Ventura County residents need look no further than Sacramento County to see how the politics of growth boundaries might evolve in Southern California. Sacramento County adopted an urban service boundary in 1993, hoping to contain land development by controlling roads, sewers and other infrastructure. The boundary was supposed to be a guideline, not a hard line beyond which growth would not occur.

Now tremendous pressure has emerged to prevent any development beyond the boundary. Take the case of Deer Creek Hills. Deer Creek is a master-planned housing and golf course project that dedicates 70% of its land to open space. The project, in the words of a top county planner, is the type that “everybody would be falling all over themselves to approve” if it were inside the boundary. Opponents are fighting it on the principle that any expansion of the boundary--no matter how well conceived or planned--is tantamount to caving into to environmental degradation and sprawl.

These conflicts are an inevitable consequence of politicizing land-use decisions, of which the urban growth boundary is simply the next step.
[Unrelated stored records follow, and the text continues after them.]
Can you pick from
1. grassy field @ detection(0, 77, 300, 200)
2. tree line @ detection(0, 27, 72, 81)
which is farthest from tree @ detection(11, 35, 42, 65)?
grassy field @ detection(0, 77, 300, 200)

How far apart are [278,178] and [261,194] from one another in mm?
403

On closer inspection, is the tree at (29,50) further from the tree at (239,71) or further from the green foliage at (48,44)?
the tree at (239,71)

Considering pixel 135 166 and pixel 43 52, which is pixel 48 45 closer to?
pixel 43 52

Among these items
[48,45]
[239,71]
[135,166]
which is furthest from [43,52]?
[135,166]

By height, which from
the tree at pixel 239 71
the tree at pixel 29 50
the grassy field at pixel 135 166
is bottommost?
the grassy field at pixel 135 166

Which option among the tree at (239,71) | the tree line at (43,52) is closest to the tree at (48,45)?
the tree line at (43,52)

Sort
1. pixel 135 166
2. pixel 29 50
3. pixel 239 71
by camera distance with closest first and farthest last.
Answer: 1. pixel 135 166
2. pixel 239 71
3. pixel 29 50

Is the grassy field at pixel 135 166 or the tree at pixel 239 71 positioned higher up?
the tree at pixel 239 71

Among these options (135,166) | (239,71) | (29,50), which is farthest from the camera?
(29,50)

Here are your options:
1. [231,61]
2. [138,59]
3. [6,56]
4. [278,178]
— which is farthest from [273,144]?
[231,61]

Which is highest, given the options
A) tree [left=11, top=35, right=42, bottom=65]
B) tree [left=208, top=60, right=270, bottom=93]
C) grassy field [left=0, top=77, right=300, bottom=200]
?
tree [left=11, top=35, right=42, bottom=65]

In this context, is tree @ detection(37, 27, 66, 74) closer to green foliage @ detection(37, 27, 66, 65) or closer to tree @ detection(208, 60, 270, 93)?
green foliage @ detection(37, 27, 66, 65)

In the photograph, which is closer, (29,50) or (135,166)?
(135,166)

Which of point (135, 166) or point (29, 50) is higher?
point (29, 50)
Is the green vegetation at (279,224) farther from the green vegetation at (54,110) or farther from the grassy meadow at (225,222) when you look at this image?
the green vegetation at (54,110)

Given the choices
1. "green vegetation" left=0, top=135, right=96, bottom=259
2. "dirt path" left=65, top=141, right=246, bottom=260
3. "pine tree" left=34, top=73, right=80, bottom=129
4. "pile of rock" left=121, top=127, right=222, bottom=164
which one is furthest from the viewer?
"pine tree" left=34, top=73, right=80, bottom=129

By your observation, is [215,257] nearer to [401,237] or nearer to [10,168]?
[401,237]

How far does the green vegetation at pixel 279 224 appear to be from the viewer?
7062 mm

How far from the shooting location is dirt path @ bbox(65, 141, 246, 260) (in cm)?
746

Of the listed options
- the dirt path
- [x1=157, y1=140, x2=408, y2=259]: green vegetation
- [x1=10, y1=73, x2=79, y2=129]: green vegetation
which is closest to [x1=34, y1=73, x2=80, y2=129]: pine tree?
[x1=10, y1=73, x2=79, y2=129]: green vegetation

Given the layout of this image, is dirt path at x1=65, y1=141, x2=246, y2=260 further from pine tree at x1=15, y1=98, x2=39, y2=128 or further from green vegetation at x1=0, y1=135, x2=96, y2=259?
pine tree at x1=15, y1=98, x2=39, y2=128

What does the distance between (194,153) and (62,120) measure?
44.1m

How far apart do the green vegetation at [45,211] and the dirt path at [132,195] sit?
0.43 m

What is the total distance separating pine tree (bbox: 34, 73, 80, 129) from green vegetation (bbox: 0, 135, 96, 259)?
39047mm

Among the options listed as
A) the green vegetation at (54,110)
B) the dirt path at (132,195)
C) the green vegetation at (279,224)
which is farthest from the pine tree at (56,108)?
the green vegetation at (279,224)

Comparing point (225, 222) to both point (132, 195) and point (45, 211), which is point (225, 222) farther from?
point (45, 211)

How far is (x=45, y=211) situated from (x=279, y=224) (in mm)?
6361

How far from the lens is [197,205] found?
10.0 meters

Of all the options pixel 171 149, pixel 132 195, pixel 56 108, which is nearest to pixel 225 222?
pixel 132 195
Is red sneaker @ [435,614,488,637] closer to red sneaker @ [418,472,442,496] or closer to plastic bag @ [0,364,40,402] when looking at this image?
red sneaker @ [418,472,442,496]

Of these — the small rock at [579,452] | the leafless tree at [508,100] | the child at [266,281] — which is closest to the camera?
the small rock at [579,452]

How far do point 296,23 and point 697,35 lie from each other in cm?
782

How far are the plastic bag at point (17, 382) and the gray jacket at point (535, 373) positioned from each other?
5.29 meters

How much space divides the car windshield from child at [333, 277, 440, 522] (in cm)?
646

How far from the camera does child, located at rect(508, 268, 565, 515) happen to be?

A market-oriented approach to land use offers a way out of this tension and conflict.

Concerns about open space can be addressed through voluntary programs such as purchases of development rights or conservation easements through private land trusts.

Spontaneous market forces naturally direct developers to meet consumer preferences for homes and communities. By releasing land for new development based on what homeowners want, and what property owners and farmers are freely willing to sell, real estate markets ensure an adequate and affordable housing market. This is a process that should be supported by public policy, not constrained.